Filas de un conjunto de datos:
•••••
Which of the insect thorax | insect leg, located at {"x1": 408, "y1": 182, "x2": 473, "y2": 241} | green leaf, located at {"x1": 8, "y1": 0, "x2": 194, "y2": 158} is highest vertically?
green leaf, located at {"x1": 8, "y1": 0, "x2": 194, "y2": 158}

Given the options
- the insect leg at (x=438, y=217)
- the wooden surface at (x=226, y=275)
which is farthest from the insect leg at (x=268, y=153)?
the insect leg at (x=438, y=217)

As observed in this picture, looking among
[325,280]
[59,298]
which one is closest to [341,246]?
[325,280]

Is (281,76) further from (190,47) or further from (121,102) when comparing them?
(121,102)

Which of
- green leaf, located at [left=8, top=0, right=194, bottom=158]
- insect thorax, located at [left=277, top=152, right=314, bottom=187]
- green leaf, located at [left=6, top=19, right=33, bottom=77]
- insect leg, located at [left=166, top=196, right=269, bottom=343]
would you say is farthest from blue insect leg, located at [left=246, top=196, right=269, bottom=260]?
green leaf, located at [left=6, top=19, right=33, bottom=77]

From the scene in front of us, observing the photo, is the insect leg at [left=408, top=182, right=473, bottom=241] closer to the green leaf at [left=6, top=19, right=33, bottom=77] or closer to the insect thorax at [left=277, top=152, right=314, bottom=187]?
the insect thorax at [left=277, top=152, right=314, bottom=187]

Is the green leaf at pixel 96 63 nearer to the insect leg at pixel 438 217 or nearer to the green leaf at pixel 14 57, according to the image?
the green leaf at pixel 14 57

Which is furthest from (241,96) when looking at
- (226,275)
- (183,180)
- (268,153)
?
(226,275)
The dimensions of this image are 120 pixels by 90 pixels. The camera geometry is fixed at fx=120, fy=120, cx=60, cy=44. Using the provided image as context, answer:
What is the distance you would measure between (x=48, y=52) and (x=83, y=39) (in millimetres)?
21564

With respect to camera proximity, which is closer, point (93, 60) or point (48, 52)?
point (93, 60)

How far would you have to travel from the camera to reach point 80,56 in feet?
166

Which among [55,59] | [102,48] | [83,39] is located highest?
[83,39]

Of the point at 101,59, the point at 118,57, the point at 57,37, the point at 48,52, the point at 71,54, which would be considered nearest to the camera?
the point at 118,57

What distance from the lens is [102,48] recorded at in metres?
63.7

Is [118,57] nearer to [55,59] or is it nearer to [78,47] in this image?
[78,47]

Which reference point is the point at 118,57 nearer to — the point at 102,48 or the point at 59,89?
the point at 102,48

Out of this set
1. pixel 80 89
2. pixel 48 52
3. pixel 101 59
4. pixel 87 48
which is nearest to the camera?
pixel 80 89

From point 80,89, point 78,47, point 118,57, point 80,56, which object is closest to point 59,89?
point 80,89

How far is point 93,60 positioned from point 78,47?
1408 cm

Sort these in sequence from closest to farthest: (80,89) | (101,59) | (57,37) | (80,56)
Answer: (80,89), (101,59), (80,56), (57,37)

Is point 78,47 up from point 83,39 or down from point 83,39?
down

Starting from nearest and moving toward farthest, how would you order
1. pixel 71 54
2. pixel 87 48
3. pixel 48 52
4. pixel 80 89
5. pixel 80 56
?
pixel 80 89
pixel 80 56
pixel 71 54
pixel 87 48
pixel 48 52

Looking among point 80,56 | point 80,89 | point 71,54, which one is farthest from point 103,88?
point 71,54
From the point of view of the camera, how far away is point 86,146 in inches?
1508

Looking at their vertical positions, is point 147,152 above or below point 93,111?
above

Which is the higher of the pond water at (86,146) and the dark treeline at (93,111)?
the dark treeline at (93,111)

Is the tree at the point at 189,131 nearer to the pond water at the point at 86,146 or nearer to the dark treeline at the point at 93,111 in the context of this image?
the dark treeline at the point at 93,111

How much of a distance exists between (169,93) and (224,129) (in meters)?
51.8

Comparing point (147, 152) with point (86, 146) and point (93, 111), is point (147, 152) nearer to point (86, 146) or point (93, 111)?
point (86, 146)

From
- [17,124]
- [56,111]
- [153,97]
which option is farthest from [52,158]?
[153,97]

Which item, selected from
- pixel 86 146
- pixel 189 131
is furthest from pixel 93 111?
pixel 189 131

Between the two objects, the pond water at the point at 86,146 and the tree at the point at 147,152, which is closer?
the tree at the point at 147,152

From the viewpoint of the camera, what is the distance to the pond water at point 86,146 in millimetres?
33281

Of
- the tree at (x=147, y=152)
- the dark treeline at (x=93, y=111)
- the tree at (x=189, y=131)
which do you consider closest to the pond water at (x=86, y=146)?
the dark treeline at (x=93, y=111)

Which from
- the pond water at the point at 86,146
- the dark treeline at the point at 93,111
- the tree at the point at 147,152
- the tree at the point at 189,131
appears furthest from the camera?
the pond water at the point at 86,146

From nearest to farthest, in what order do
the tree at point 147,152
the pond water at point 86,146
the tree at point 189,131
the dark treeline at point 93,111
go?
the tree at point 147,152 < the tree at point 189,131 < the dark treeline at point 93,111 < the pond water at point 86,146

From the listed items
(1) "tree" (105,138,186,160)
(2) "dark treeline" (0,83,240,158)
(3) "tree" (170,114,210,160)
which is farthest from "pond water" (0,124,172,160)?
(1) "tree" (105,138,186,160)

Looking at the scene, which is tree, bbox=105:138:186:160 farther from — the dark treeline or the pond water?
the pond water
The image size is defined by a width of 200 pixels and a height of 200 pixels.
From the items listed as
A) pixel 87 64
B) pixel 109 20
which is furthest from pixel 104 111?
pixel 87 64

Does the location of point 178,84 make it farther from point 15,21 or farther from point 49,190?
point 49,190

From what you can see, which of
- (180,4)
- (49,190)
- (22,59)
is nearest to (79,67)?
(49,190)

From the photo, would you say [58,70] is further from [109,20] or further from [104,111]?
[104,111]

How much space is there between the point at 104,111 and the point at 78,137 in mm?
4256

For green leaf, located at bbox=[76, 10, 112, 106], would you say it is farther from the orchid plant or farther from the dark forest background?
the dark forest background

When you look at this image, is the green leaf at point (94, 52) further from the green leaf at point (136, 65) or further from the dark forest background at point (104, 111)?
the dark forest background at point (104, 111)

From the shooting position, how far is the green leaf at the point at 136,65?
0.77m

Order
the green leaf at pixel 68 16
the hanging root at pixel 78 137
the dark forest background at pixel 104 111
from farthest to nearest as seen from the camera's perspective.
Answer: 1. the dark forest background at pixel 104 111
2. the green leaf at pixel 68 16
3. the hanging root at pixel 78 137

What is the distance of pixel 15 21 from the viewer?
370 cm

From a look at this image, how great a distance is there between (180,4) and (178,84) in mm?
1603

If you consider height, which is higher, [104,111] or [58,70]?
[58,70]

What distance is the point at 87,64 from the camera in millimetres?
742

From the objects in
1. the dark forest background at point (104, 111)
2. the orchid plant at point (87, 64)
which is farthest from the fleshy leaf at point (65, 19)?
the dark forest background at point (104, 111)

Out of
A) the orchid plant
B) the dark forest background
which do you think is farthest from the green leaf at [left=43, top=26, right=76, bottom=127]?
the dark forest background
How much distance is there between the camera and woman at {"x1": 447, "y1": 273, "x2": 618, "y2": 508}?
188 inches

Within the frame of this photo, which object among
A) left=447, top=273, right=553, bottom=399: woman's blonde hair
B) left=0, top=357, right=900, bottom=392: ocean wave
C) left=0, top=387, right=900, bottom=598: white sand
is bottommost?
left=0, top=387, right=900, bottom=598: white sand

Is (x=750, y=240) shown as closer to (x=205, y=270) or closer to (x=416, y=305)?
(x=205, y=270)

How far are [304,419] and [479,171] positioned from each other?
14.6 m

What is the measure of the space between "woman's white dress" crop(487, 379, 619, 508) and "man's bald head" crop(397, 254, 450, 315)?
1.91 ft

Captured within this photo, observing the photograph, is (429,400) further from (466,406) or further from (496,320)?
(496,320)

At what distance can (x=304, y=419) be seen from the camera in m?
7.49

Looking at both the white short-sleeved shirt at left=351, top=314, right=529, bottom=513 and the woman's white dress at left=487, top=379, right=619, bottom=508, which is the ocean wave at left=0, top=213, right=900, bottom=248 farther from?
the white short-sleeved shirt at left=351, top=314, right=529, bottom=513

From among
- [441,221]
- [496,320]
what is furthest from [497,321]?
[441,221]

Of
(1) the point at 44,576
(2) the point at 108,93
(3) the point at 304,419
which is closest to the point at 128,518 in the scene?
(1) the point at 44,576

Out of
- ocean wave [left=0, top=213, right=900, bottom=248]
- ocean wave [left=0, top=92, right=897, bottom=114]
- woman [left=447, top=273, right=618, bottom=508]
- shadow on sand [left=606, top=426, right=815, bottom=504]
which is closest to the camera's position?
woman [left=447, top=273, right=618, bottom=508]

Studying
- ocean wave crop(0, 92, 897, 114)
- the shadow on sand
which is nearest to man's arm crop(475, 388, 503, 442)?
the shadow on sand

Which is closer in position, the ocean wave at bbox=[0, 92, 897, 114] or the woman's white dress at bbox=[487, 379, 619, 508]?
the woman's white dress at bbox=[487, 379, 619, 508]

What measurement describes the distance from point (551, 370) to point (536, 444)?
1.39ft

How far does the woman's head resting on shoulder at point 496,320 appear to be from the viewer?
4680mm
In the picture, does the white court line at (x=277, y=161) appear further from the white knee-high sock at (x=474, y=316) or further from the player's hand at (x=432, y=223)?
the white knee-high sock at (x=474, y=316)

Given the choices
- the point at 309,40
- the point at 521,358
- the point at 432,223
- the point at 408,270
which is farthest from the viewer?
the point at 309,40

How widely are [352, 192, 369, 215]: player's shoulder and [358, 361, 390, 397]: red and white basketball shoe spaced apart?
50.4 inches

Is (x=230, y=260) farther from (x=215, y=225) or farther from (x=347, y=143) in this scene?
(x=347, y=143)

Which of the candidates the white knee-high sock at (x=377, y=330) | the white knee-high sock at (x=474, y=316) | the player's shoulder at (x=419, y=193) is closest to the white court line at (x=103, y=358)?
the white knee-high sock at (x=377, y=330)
•••••
EJERCICIO: Devuelve sin ninguna modificación las líneas del material que van desde la que contiene "In the picture, does" hasta el final del material, ambas inclusive.

RESULTADO:
In the picture, does the white court line at (x=277, y=161) appear further from the white knee-high sock at (x=474, y=316) or further from the player's hand at (x=432, y=223)?
the white knee-high sock at (x=474, y=316)

Given the choices
- the point at 309,40
- the point at 521,358
- the point at 432,223
- the point at 408,270
which is farthest from the viewer?
the point at 309,40

How widely are [352, 192, 369, 215]: player's shoulder and [358, 361, 390, 397]: red and white basketball shoe spaced apart?
50.4 inches

Is (x=230, y=260) farther from (x=215, y=225) or farther from (x=347, y=143) in this scene?
(x=347, y=143)

Which of the candidates the white knee-high sock at (x=377, y=330) | the white knee-high sock at (x=474, y=316) | the player's shoulder at (x=419, y=193) is closest to the white court line at (x=103, y=358)?
the white knee-high sock at (x=377, y=330)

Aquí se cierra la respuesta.